Better experience in portrait mode.
Iklan - Geser ke atas untuk melanjutkan

Alasan Pemprov NTT Tunda Kenaikan Tarif Masuk Pulau Komodo Rp3,7 Juta

Alasan Pemprov NTT Tunda Kenaikan Tarif Masuk Pulau Komodo Rp3,7 Juta Pulau Komodo. ©Flickr/Adhi Rachdian

Merdeka.com - Pemerintah provinsi Nusa Tenggara Timur menunda kenaikan tarif masuk Pulau Komodo dan Pulau Padar sebesar Rp3,7 juta. Tarif baru tersebut telah diberlakukan pada 1 Agustus kemarin.

Kepala Dinas Pariwisata dan Ekonomi Kreatif NTT, Zeth Sony Libing mengatakan, penundaan itu berdasarkan perintah Presiden Joko Widodo dan Gubernur NTT Viktor Bungtilu Laiskodat.

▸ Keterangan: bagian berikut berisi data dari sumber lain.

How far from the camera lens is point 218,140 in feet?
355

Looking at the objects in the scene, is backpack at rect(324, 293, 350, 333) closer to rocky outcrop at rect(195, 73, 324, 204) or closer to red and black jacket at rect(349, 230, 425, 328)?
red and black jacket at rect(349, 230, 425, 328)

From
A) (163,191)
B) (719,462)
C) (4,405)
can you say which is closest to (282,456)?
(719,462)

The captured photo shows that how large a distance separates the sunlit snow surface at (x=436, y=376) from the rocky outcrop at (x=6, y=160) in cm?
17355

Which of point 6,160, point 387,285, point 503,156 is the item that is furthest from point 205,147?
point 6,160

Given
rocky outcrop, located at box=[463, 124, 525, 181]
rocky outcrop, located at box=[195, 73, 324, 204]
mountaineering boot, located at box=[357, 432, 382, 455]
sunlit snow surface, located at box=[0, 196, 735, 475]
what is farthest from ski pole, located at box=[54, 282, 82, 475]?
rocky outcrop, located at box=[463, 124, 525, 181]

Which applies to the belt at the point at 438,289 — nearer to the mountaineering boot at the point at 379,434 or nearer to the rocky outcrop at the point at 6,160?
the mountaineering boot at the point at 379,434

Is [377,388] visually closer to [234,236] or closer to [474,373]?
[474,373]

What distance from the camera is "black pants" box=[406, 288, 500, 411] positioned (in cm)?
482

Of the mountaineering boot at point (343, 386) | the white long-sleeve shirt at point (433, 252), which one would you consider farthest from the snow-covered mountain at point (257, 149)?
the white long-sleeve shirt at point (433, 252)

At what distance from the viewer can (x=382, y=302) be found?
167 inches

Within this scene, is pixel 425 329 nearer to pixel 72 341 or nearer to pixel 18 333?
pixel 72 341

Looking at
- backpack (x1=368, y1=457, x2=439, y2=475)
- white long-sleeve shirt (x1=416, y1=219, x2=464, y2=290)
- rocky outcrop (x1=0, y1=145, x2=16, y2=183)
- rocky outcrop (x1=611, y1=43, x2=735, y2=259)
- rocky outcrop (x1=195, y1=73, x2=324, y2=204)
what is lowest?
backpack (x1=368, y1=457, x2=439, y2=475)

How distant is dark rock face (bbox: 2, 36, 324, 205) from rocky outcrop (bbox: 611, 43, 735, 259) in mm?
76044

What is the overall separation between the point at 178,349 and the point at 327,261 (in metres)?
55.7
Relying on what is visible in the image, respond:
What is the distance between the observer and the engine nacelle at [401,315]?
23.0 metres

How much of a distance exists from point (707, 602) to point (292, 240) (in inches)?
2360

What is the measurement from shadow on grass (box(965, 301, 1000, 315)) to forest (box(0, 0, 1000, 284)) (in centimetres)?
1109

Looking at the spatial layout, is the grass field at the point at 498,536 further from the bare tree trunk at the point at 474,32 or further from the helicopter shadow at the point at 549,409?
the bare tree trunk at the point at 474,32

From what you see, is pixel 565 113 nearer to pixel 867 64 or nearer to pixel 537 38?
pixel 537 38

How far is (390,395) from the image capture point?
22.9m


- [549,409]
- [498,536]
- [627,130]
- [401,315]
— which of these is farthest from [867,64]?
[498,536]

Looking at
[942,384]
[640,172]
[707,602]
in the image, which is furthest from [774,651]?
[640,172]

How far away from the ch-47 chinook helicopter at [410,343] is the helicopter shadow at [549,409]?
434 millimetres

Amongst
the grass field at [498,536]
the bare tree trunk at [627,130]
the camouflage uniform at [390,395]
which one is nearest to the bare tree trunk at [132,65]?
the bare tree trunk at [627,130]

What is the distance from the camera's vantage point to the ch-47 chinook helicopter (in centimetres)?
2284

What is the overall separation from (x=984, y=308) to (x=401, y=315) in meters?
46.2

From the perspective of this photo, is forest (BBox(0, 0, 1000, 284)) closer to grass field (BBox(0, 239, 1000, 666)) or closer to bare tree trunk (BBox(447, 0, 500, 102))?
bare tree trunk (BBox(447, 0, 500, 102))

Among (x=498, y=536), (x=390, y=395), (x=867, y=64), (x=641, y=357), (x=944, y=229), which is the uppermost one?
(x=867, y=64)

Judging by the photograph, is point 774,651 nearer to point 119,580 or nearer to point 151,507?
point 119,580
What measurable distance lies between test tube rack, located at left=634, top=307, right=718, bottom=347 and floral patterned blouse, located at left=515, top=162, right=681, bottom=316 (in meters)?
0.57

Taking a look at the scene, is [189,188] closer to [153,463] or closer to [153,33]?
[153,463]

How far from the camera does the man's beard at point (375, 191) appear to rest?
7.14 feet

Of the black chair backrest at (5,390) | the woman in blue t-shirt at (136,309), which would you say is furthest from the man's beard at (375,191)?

Selain itu, ada juga saran dan masukan dari tokoh masyarakat Manggarai Barat yang meminta untuk ditangguhkan kenaikan tarif masuk tersebut.

Menurut Sony, penundaan sementara pemberlakuan tarif baru masuk Pulau Komodo dan Pulau Padar dalam bentuk dispensasi selama lima bulan.

"Penghentian atau dispensasi selama lima bulan," kata Soni, Senin (8/8).

Dia menambahkan, pihaknya diberi mandat dari Presiden Jokowi dan Gubernur NTT untuk melakukan sosialisasi kepada semua pihak, agar tidak lagi menjadi kendala saat pemberlakuan tarif baru.

"Pemberlakuan tarif baru akan dilaksanakan secara optimal pada 1 Januari 2023 atau lima bulan mendatang. Presiden dan Gubernur NTT meminta kami selaku instansi teknis, untuk gencar melakulan sosialisasi terkait penerapan tarif baru, hingga bisa diterima oleh semua pihak," jelas Soni.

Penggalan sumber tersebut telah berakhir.